Anthropogenic emissions of methane
Anthropogenic emissions reached 62% of global methane emissions, or 1.6 times the natural emissions by 2017, while methane sinks removed an estimated 96% of total (natural and anthropogenic) emissions (Global Carbon Atlas, 2020). Anthropogenic emissions are considered the main cause of higher atmospheric methane concentrations, although changes impacting the flux between emissions and sinks may also be a factor.

Globally, the main anthropogenic sources are agriculture at 45%, followed by fossil fuel production and use (coal, oil, and natural gas) at 24%, waste at 20%, and smaller amounts from burning of biomass and biofuels, residential, and industrial emissions (see Figure 2). However, the ranking of anthropogenic emissions changes in different regions of the world. Emissions from paddy fields reflect the importance of rice cultivation in Asia. Similarly, the increased reliance on coal for power in Asia results in a higher contribution from coal relative to oil and gas, whereas in Europe, rice and coal rank lower than emissions from livestock and gas (Saunois, et al., 2020).

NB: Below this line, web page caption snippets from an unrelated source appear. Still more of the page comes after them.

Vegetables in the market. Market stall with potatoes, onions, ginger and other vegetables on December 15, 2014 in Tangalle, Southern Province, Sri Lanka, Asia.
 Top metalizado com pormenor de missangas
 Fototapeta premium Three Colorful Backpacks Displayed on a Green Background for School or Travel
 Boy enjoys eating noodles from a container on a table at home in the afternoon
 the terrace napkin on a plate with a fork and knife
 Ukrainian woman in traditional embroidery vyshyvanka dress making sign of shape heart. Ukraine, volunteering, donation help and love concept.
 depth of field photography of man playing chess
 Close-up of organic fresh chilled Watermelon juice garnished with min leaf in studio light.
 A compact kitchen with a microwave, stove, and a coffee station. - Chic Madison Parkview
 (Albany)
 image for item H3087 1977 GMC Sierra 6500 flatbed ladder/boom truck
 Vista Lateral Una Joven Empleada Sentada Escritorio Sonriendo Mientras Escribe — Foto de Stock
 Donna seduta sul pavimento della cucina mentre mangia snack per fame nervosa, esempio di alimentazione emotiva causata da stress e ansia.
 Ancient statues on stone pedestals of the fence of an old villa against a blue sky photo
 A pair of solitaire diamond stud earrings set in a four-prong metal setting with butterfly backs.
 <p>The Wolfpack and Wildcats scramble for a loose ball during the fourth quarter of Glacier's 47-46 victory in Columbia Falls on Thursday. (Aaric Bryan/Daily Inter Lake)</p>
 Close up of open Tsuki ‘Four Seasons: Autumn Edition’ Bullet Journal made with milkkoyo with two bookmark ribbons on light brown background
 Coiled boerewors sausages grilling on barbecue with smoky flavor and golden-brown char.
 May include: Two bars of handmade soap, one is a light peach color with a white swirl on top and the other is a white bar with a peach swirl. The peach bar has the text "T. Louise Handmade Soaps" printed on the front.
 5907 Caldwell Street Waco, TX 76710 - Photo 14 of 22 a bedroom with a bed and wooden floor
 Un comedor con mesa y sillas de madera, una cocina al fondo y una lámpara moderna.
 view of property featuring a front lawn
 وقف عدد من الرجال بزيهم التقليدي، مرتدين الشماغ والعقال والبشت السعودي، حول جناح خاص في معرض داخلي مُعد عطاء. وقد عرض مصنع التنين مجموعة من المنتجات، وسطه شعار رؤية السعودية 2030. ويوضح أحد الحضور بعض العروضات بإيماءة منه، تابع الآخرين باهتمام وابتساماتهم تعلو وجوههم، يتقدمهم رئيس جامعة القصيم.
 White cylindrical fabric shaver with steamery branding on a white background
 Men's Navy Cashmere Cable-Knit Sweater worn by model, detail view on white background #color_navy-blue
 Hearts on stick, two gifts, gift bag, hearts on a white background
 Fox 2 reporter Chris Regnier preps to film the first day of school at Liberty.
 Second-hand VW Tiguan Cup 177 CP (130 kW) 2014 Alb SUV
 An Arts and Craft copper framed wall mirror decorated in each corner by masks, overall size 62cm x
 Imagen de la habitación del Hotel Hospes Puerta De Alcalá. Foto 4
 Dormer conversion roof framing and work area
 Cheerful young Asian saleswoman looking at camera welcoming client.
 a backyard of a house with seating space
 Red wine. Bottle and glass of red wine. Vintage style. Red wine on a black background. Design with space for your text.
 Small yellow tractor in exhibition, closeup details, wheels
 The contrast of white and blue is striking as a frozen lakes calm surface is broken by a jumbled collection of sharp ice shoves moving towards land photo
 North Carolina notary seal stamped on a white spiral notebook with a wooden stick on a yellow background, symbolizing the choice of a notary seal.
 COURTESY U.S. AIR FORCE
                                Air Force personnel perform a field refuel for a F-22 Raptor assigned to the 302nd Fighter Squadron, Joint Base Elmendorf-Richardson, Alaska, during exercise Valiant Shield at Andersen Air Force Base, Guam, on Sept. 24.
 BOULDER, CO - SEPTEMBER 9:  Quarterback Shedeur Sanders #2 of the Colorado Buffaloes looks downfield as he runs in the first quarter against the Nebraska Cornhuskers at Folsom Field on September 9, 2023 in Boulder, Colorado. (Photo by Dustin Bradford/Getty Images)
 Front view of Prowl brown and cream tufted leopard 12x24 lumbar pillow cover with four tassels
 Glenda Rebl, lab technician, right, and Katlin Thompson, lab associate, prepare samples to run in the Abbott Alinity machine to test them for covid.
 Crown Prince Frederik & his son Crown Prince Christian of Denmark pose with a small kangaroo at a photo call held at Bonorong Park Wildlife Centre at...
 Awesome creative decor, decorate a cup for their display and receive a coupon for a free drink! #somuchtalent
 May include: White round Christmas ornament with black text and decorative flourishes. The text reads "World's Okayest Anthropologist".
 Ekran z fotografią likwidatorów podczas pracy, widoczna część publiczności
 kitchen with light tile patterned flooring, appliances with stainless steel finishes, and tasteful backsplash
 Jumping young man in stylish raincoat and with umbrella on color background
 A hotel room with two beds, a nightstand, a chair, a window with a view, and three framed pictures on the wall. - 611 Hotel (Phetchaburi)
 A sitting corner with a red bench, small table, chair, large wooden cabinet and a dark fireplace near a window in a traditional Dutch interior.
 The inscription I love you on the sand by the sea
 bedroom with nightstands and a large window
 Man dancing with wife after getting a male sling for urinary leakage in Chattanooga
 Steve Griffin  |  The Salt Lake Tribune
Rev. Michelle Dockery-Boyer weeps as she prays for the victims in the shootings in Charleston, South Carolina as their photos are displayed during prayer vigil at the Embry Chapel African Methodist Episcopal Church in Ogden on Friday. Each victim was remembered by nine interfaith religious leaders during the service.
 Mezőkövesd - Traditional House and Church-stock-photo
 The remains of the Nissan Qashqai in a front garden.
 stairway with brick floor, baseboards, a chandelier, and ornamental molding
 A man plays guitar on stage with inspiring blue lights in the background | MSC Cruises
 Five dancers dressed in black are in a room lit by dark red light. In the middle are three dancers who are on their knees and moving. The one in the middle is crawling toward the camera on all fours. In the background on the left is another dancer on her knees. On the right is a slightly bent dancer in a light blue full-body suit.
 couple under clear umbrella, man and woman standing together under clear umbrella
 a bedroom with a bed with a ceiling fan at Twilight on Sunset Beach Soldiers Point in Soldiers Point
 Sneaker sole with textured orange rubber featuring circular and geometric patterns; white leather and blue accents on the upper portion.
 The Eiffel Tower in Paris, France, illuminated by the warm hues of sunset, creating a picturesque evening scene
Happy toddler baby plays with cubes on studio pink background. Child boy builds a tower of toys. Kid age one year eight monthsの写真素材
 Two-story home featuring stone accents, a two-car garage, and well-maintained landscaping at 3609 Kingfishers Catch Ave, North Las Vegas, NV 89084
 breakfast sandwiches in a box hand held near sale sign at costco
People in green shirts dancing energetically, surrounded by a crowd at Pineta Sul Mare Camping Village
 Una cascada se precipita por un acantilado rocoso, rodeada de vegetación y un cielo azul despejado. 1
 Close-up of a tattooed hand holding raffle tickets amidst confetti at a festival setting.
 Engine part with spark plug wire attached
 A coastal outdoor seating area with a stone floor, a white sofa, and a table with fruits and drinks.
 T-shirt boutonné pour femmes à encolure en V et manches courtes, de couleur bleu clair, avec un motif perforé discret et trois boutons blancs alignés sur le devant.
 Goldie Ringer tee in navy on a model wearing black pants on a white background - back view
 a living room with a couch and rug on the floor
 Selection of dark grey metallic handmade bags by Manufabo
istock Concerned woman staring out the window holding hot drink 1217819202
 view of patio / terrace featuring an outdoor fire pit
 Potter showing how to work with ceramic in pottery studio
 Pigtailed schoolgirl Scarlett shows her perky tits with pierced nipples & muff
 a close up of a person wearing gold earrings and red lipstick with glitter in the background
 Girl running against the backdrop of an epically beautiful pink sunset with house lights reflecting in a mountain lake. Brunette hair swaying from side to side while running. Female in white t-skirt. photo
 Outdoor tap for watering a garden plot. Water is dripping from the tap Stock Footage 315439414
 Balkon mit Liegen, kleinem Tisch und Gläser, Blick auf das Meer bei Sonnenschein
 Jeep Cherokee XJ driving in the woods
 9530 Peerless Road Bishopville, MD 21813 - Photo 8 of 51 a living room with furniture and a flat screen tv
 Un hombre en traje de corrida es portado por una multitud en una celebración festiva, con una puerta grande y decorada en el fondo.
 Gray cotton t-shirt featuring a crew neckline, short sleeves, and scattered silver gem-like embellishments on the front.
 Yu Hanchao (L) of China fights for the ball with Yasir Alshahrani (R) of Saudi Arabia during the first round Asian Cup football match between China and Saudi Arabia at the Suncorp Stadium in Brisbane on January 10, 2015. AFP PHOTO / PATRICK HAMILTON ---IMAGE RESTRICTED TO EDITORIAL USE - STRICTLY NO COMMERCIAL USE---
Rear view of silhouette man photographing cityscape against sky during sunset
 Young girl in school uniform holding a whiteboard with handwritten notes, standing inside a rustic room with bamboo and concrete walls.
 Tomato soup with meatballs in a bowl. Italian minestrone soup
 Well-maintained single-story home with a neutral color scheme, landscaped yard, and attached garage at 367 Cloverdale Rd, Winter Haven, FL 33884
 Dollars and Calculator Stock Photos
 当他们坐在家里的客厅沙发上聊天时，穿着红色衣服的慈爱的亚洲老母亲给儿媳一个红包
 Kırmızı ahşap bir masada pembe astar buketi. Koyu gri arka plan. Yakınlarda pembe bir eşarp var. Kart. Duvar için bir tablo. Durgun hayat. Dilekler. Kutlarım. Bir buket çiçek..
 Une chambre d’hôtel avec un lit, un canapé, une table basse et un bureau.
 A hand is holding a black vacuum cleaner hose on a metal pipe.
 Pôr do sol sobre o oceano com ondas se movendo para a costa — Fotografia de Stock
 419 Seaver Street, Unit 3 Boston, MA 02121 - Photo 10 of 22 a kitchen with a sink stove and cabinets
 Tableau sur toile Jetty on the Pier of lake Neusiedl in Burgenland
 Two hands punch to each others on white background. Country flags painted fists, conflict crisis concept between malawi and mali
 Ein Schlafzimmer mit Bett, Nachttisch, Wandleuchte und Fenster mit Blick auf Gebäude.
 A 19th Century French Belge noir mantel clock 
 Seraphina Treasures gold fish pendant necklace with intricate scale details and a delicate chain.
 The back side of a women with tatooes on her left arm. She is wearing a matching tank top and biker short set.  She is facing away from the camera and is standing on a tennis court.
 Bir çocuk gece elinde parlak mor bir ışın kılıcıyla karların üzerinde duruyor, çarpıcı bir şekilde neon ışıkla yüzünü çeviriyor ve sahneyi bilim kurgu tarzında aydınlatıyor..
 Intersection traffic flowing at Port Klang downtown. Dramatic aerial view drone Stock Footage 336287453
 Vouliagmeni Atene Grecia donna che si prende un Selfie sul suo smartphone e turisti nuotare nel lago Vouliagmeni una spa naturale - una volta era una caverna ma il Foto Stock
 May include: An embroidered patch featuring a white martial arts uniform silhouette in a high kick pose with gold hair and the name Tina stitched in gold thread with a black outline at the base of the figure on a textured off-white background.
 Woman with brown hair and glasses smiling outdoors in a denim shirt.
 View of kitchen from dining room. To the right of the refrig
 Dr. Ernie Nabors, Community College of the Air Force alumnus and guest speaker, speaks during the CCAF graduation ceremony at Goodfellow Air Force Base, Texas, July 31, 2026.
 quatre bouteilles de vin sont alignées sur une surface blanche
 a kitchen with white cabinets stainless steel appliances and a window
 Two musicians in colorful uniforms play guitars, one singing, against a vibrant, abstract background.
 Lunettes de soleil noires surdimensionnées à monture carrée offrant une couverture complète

Reducing methane emissions from  agriculture and waste
The UN Climate and Clean Air Coalition (CCAC) estimates that known techniques and management practices could reduce emissions by between 21 and 40% of that needed for agriculture to contribute to its share of methane emissions reductions. Farmers will readily adopt new practices if they can realise tangible benefits in terms of greater productivity, lower input costs, or more sustainable yields through better resource management. The UN International Methane Observatory in its theory of change aims to catalyse action by plant managers (IMEO, 2021a). Whilst this comment is in relation to emissions from oil and gas operations, it is equally valid, but with less global governance, more problematic, in the context of reducing methane from agriculture.